[課題 A]:
相続に関する文章によれば、人が生きている間に相続ができないのはなぜか。1〜3文で説明せよ。
[課題 B]:
相続に関する文章で、死亡時刻の判断、証明または届出に関わるものとして挙げられている文書をすべて列挙せよ。

事業をしている父親が生きているうちに家督を譲りたいというのですが…
相続というのは、亡くなった人の遺産を誰かが受け継ぐことをいいます。
また、相続で受け継がれる財産のことを「相続財産」、あるいは「遺産」といい、民法第882条では「相続は死亡によって開始する」と規定されています。
つまり、相続は人が亡くなったと同時に始まるものですので、どのような理由があったとしても生きている間は相続することはできません。
ちなみに、家督相続や隠居が認められていたのは、家族制度のあった戦前(昭和23年の民法改正前)の話です。
死亡した時刻はどのように判断するのですか?
「相続は被相続人が死亡したときから始まる」のですが、実際素人では、死んだ時刻を正確に判断するのは困難です。
なので、病気で亡くなったときには医師の死亡診断書の時刻、事故死の場合は検死をした医師の死体検案書の時刻が有効になってきます。
つまり、医師には、病気を治療する以外に、死亡を確認する役目もあるということです。
なお、相続では戸籍に書かれた死亡時刻が最も確かな証明となりますので、誰かが死亡したら、まずはこの診断書あるいは検案書と、死亡年月日・時刻・場所を記した「死亡届」を役所に届け出るようにしてください。

[入力データ]:
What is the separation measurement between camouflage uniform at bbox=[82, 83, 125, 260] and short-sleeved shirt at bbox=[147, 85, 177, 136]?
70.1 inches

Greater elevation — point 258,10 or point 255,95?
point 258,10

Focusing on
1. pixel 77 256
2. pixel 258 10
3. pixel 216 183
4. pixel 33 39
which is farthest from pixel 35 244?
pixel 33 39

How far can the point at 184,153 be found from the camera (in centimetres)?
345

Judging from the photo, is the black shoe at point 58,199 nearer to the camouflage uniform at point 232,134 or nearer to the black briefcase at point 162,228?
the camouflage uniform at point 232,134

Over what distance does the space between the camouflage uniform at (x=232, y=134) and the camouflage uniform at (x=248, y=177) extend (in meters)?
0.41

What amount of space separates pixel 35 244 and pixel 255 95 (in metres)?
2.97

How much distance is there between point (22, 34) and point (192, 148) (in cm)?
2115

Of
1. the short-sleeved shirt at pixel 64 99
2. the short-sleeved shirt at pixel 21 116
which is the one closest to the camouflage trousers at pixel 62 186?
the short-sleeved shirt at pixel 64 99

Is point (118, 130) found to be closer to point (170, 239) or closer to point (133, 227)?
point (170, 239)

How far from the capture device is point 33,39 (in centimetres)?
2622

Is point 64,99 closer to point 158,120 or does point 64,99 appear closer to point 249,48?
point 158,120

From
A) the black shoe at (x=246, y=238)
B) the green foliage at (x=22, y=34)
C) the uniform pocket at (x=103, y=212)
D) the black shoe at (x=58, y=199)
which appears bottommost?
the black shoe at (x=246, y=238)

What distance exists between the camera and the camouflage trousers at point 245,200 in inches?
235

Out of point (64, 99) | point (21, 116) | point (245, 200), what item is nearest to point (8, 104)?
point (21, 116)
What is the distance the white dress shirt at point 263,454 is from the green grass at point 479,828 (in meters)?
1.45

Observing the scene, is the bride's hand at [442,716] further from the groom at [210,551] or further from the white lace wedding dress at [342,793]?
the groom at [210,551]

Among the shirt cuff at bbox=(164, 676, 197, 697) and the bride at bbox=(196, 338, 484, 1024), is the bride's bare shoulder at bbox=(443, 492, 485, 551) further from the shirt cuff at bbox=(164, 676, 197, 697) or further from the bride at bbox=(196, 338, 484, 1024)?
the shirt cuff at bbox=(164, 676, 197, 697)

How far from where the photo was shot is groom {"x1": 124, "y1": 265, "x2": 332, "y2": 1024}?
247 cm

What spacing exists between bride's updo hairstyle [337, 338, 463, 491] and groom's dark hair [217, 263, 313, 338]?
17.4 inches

[模範解答 A]:
民法第882条が「相続は死亡によって開始する」と規定しているからです。相続は人が亡くなったと同時に始まるため、どのような理由があっても生きている間は相続できません。

[模範解答 B]:
- 死亡診断書
- 死体検案書
- 戸籍
- 死亡届